Y es que todo está conectado. Un manejo ordenado de la economía deja mejores indicadores de ratio de deuda sobre PBI, una mejor calificación soberana, un tipo de cambio más estable y un menor riesgo para atraer inversiones o lograr financiamiento internacional más barato. En otras palabras, trae estabilidad para que el país funcione y se pueda generar trabajo, disminuir la pobreza y cerrar brechas sociales.
El problema es que, lo que no pudo destruir la emergencia sanitaria ni el populismo del Congreso actual, podría tener que enfrentar en unos meses a un Poder Ejecutivo empecinado en atacarla desde adentro. Esa es, al menos, la sensación que deja el ideario y programa de Perú Libre.
Más allá de un plan que en materia económica plantea desarticular un sistema que considera “mercantilista”, nacionalizar las industrias extractivas o anular contratos y cobrar impuestos de hasta 80% por utilidades que ahuyentarán toda inversión privada, el documento señala que buscarán un “cambio en la preferencia por la estabilidad macroeconómica, por un Estado que prefiera la estabilidad microeconómica del hogar”.
Como con tantos otros puntos en el texto del partido de izquierda, la idea no está sustentada. Tampoco se explica de qué manera se alcanzaría un superávit fiscal con esas propuestas o cómo eliminarían el endeudamiento externo. Pero mirar otras medidas planteadas por el partido en el que postula Pedro Castillo permite hacerse una idea de lo que propone.

= Información mostrada =
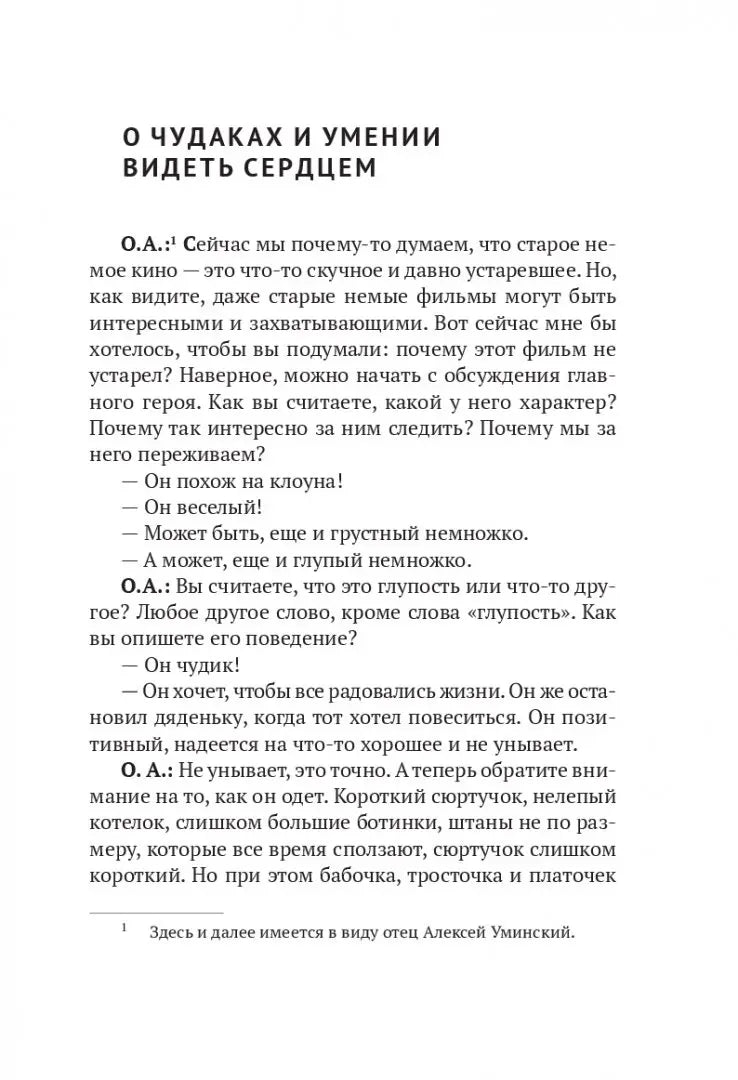 Семейное кино. Смотрим с детьми шедевры мирового кинематографа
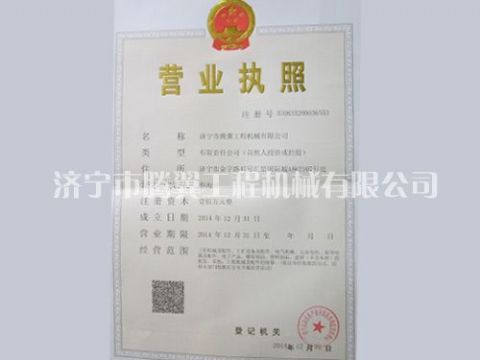 點(diǎn)擊查看詳細(xì)信息<br>標(biāo)題：Qualification honor 閱讀次數(shù)：2058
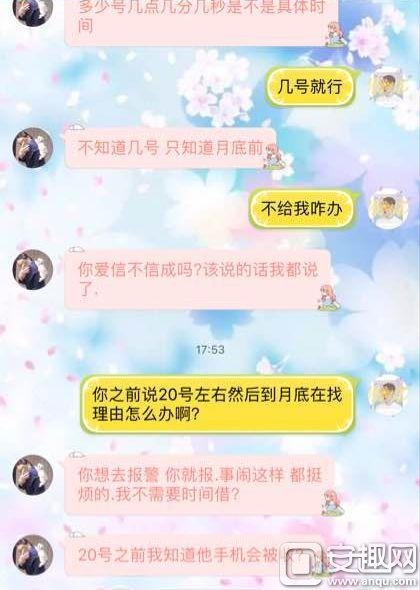 女玩家网恋骗光对象学费 还给了顶绿帽子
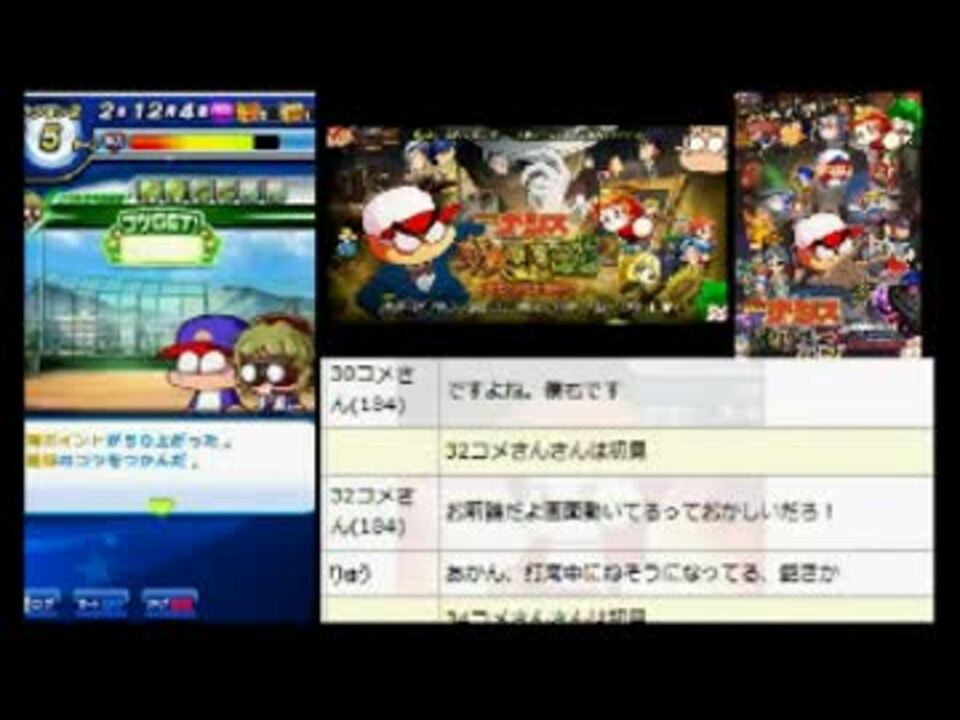 パワプロアプリ ｓ９ランク捕手 脳筋高校サクセス Part 3 7 ニコニコ動画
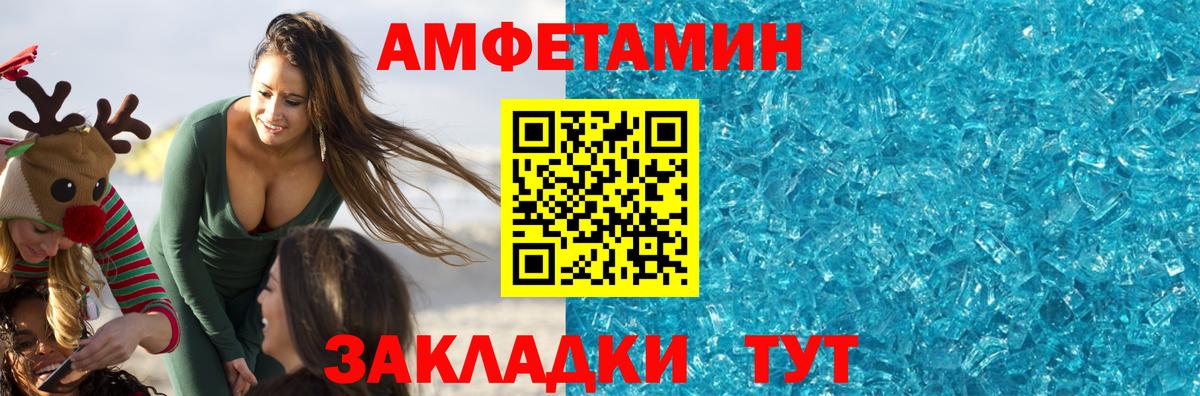 Метамфетамин винт Балашиха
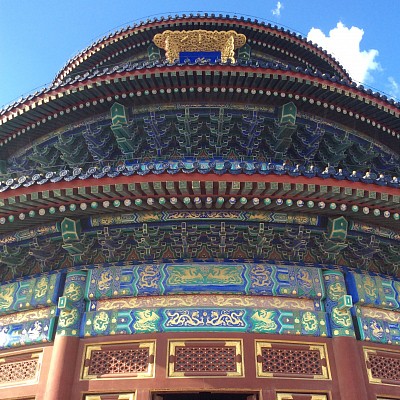 Temple of Heaven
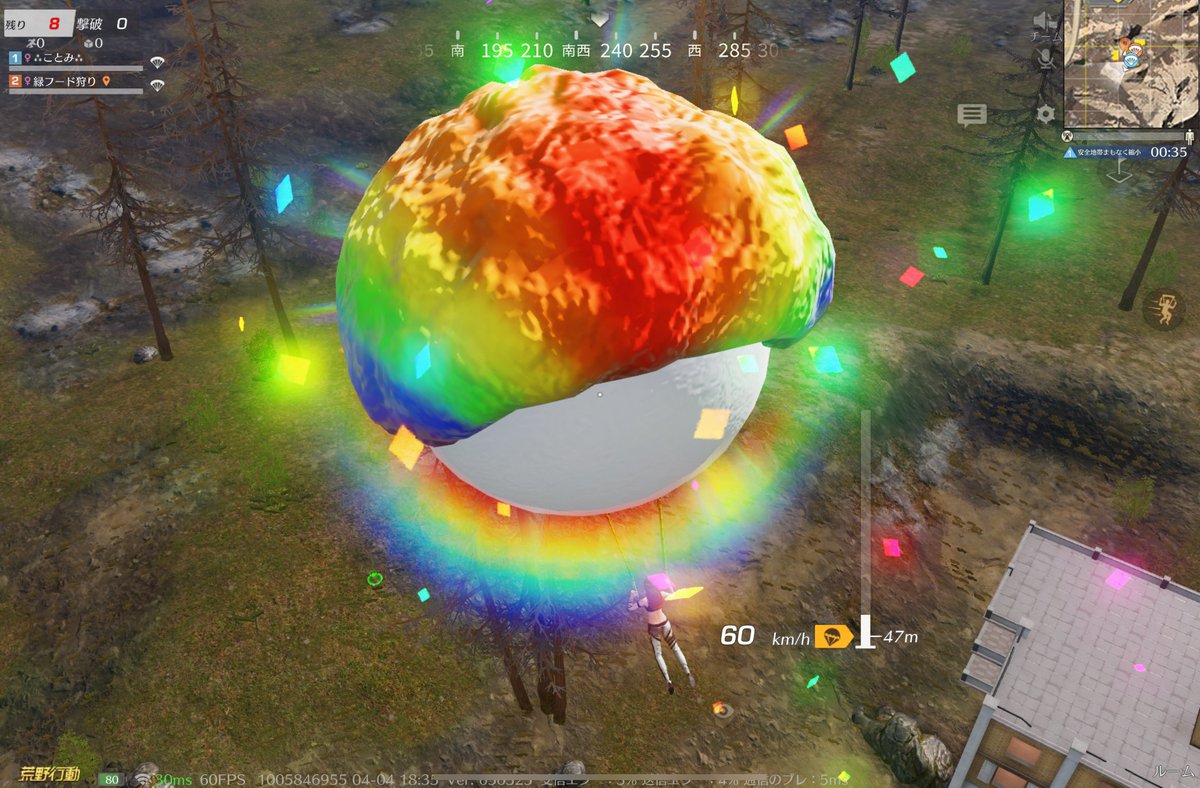 ことみ🥕∪･ω･∪ =͟͟͞͞˳˚॰°ₒ৹๐ﾋﾟｭｰﾝ tweet media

= Problema A =
En el texto sobre el programa económico de Perú Libre, ¿hasta qué porcentaje de impuestos por utilidades plantea cobrar el plan?
= Problema B =
Cita del texto sobre el programa económico de Perú Libre la parte que se abre con las palabras que contienen "Y es que todo" y se cierra con "de Perú Libre.".
= Problema C =
Escribe lo que sigue en el texto sobre el programa económico de Perú Libre, a partir de su última oración.

= Respuesta A =
Hasta un 80%.

= Respuesta B =
Y es que todo está conectado. Un manejo ordenado de la economía deja mejores indicadores de ratio de deuda sobre PBI, una mejor calificación soberana, un tipo de cambio más estable y un menor riesgo para atraer inversiones o lograr financiamiento internacional más barato. En otras palabras, trae estabilidad para que el país funcione y se pueda generar trabajo, disminuir la pobreza y cerrar brechas sociales.
El problema es que, lo que no pudo destruir la emergencia sanitaria ni el populismo del Congreso actual, podría tener que enfrentar en unos meses a un Poder Ejecutivo empecinado en atacarla desde adentro. Esa es, al menos, la sensación que deja el ideario y programa de Perú Libre.

= Respuesta C =
Según un informe de Videnza Consultores, entre todas las opciones que postularon en las elecciones de este año, el plan de gobierno de Perú Libre es el más caro de implementar (algo insostenible al aumentar el presupuesto público ocho veces el máximo razonable que plantean los escenarios fiscales del MEF). Eso no sorprende, si es que ese mismo partido pretende inflar el presupuesto para destinar el equivalente al 84% de los recursos públicos actuales solo para dos sectores, construir un aeropuerto en cada región del país o impulsar una línea aérea estatal.
Hasta ahora no he encontrado a un economista que defienda el conjunto de propuestas económicas de Perú Libre como herramientas para alcanzar el desarrollo. Y creo que los del partido del lápiz tampoco lo han hecho, pues no cuentan con un equipo técnico para sustentar su plan. Lo que sí queda claro es que, de llegar a la presidencia, ese bastión técnico y responsable que protegió la estabilidad macroeconómica por tantos años tendrá los días contados.